“恩主,江潮也不可靠!您忘了江河的死嗎?我怕他想報他哥哥的仇,寧可將我們出賣給蒙古軍!”張書圣當即厲聲,越說越覺合理,沖著完顏江潮怒目而視,“完顏江潮,恩主將你留在西線,是全權信任交托……你!辜負他了!”
完顏江潮本就自危,聞言惶恐,大怒反咬:“我發掘莫非時,我二哥尚在人世,何來報仇之說?我一族上下,甘為恩主肝腦涂地,大哥是烈士,我引以為豪,二哥走錯路,我以之為鑒!留在西線這么久,一直恪盡職守搜集人才,絕無二心!恩主,請您明察!!”

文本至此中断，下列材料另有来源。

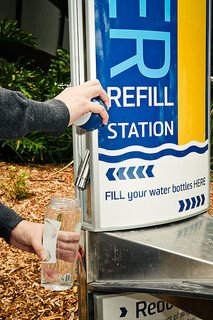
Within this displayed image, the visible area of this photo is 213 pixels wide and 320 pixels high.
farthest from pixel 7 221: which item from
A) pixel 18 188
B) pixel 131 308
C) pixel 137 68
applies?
pixel 18 188

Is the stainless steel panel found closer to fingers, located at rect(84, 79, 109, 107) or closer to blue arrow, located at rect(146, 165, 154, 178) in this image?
blue arrow, located at rect(146, 165, 154, 178)

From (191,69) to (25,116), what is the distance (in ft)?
3.40

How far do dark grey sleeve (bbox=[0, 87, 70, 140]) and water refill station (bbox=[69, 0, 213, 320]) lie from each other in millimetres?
492

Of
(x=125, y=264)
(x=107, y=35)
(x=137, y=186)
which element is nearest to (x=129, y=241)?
(x=125, y=264)

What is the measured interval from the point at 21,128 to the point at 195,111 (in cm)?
106

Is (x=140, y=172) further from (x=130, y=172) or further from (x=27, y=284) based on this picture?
(x=27, y=284)

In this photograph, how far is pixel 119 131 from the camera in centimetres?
220

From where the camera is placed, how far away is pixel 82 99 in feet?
5.92

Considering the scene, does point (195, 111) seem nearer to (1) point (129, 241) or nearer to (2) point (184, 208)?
(2) point (184, 208)

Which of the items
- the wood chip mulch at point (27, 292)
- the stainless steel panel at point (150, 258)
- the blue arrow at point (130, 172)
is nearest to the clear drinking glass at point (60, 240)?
the stainless steel panel at point (150, 258)

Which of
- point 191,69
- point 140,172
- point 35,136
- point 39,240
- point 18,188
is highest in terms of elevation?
point 191,69

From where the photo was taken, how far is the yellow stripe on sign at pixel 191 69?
2.29 metres

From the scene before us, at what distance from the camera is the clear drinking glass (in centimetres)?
197

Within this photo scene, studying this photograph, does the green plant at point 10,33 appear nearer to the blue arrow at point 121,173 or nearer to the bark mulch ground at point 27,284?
the bark mulch ground at point 27,284
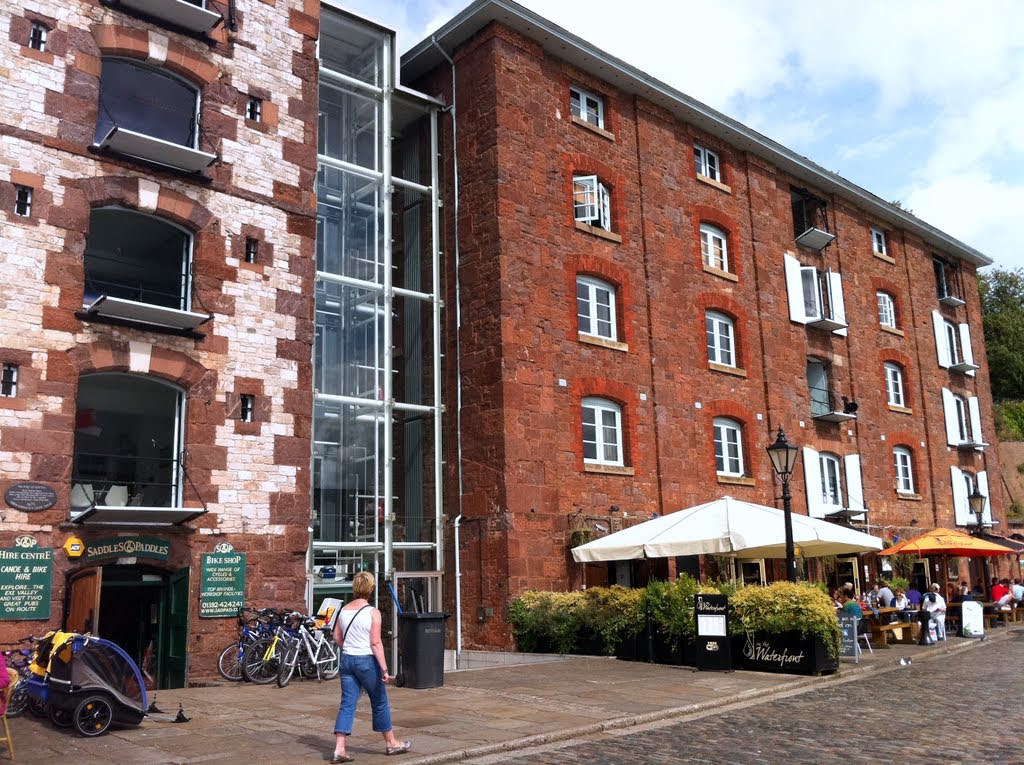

“完顏江潮,我敢肯定,你在西線這么久,早已私下勾結了蒙古人,完全不顧你兩個哥哥的死活了。”張書圣咄咄逼人。
“前言不搭后語!一會兒不顧兩個哥哥死活,一會兒又想報我哥哥的仇。張書圣,我倒問你,彼時恩主厚愛,夔王府亦于山東建功,我為何要私下勾結蒙古人!...古人!有何動機!”完顏江潮理直氣壯。
張書圣被逼退半步,為了爭理,脫口而出:“你是為私吞祁連山的寶藏!”霎時,各懷鬼胎的夔王府人人色變,夔王更是色變慘聲:“張書圣,你是從哪聽來的謠言!”“都是這么傳……”張書圣意識到這話不能隨便說,窘迫地吞吞吐吐。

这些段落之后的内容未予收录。